- [Exercise 1]
Answer these about the language detection source code, one line each:
(a) What is the default mode of the detect_language function?
(b) Which library does the ACCURATE mode use when it is available?
(c) What does the function return when the stripped text is shorter than three characters?
- [Exercise 2]
Please go on with the language detection source code below, picking up right after its last line.

- [Document segment]
_ _ _ _
Source code for kerb.preprocessing.language

"""Language detection functionality."""

import re
from typing import List

from .enums import LanguageDetectionMode
from .types import LanguageResult



[docs]
def detect_language(
    text: str, mode: LanguageDetectionMode = LanguageDetectionMode.FAST
) -> LanguageResult:
    """Detect text language with multiple strategies.

    Uses langdetect library if available, otherwise falls back to heuristic-based
    detection supporting 50+ languages.

    Args:
        text: Input text
        mode: Detection mode
            - FAST: Quick heuristic-based detection
            - ACCURATE: Use langdetect library if available
            - SIMPLE: Basic character range detection

    Returns:
        LanguageResult with detected language and confidence

    Examples:
        >>> result = detect_language("Hello world")
        >>> result.language
        'en'
        >>> result = detect_language("Bonjour le monde")
        >>> result.language
        'fr'
        >>> result = detect_language("こんにちは世界")
        >>> result.language
        'ja'
    """
    if not text or len(text.strip()) < 3:
        return LanguageResult(language="unknown", confidence=0.0)
_ _ _ _
- [Provided material]
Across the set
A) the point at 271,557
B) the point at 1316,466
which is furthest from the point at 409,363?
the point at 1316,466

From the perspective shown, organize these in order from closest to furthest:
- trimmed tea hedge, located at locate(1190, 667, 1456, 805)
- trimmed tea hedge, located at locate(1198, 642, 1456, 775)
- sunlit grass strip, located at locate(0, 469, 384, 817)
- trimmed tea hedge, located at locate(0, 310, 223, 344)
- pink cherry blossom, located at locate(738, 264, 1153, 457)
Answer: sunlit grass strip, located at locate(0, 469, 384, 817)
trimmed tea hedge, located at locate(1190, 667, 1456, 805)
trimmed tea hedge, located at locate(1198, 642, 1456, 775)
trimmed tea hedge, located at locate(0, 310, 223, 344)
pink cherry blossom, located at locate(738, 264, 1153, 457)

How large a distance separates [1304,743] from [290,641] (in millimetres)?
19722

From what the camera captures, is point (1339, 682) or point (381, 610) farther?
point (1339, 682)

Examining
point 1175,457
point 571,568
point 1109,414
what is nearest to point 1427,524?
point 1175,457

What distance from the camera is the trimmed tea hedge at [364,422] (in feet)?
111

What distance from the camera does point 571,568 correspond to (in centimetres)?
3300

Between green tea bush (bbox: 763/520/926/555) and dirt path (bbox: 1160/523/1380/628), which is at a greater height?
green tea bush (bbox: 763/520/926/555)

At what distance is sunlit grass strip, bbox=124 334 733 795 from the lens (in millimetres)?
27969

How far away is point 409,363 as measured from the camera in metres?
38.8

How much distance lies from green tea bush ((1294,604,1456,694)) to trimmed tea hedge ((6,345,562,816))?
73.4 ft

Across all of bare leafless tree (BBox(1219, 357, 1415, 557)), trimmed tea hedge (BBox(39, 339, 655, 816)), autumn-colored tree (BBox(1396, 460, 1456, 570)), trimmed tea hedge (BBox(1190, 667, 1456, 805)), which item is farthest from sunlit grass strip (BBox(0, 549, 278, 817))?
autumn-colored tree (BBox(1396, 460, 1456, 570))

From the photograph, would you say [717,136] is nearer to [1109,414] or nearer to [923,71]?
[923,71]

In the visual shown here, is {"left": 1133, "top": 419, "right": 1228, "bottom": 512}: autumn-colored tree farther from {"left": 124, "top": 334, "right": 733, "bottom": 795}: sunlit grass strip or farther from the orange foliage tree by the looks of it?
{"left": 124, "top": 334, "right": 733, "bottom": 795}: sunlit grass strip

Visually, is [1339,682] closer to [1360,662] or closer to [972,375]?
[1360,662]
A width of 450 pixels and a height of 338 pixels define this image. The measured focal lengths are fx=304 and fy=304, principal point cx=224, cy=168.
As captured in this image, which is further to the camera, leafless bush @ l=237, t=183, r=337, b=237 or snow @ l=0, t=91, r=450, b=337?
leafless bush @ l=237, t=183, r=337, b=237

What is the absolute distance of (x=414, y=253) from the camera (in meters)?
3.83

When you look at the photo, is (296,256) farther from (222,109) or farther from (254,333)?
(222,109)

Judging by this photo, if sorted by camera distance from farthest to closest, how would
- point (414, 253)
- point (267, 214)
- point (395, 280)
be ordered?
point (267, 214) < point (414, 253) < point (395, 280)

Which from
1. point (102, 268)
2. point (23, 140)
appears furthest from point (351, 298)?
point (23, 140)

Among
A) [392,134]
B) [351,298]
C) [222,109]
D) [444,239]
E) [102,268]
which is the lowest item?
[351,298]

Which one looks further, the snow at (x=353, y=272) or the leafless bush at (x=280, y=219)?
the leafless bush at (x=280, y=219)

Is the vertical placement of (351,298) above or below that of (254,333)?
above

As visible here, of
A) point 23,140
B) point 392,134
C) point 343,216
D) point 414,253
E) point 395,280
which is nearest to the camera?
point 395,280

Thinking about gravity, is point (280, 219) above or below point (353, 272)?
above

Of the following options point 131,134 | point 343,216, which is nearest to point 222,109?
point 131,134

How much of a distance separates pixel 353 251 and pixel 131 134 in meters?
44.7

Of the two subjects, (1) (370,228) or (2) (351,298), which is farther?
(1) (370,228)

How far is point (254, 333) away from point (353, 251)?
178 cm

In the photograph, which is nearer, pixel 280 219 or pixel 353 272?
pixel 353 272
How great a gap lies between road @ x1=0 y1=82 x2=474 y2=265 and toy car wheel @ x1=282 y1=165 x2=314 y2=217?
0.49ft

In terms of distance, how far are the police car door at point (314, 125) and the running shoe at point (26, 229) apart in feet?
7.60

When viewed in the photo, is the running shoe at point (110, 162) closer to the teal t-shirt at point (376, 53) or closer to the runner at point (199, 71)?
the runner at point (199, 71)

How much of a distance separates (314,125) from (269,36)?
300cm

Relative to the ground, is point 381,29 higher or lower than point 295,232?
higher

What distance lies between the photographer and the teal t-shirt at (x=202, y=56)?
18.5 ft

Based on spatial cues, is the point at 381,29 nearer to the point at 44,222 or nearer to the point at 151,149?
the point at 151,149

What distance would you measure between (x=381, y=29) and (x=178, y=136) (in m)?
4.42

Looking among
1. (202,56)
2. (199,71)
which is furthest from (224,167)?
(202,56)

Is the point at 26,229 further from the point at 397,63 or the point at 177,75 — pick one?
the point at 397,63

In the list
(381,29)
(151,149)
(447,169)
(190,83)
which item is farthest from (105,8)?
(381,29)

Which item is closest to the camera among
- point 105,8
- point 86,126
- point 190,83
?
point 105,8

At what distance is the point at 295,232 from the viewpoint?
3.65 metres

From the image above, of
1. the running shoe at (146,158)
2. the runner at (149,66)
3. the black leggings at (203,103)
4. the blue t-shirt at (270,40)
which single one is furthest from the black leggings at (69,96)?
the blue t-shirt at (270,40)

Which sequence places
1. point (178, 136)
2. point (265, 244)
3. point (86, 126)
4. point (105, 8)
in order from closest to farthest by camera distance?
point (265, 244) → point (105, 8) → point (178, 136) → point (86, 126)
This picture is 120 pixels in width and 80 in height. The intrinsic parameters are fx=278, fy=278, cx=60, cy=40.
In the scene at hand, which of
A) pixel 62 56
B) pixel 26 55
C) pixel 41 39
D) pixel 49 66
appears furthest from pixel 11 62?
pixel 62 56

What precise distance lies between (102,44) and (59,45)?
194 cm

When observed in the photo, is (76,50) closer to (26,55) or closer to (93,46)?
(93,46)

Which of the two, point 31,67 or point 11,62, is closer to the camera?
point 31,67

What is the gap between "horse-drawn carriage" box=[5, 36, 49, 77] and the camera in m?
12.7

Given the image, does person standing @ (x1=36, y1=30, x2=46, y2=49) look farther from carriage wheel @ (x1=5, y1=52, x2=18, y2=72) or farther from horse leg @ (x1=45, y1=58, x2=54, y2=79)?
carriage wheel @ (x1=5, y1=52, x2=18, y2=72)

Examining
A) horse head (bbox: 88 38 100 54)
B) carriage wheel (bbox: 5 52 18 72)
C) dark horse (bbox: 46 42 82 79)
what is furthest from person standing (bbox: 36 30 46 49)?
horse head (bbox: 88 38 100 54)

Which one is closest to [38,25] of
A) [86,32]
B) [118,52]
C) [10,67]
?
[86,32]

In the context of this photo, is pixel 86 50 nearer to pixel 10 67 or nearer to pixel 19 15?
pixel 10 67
_ _ _ _
- [Response 1]
(a) LanguageDetectionMode.FAST
(b) The langdetect library
(c) A LanguageResult with language "unknown" and confidence 0.0

- [Response 2]
    # Try accurate detection with langdetect if available and requested
    if mode == LanguageDetectionMode.ACCURATE:
        try:
            from langdetect import detect_langs

            results = detect_langs(text)
            if results:
                # Return top result with alternatives
                alternatives = [(r.lang, r.prob) for r in results[1:4]]
                return LanguageResult(
                    language=results[0].lang,
                    confidence=results[0].prob,
                    alternatives=alternatives,
                )
        except ImportError:
            # Fall back to heuristic detection
            pass
        except Exception:
            # langdetect can fail on certain inputs
            pass

    # Heuristic-based detection
    return _detect_language_heuristic(text, mode)




[docs]
def detect_language_batch(
    texts: List[str], mode: LanguageDetectionMode = LanguageDetectionMode.FAST
) -> List[LanguageResult]:
    """Batch language detection.

    Args:
        texts: List of input texts
        mode: Detection mode

    Returns:
        List of LanguageResult objects

    Examples:
        >>> results = detect_language_batch(["Hello", "Bonjour"])
        >>> [r.language for r in results]
        ['en', 'fr']
    """
    return [detect_language(text, mode) for text in texts]




[docs]
def is_language(text: str, language: str, threshold: float = 0.5) -> bool:
    """Check if text is specific language.

    Args:
        text: Input text
        language: Language code to check (e.g., 'en', 'fr')
        threshold: Confidence threshold

    Returns:
        True if text is detected as specified language

    Examples:
        >>> is_language("Hello world", "en")
        True
    """
    result = detect_language(text)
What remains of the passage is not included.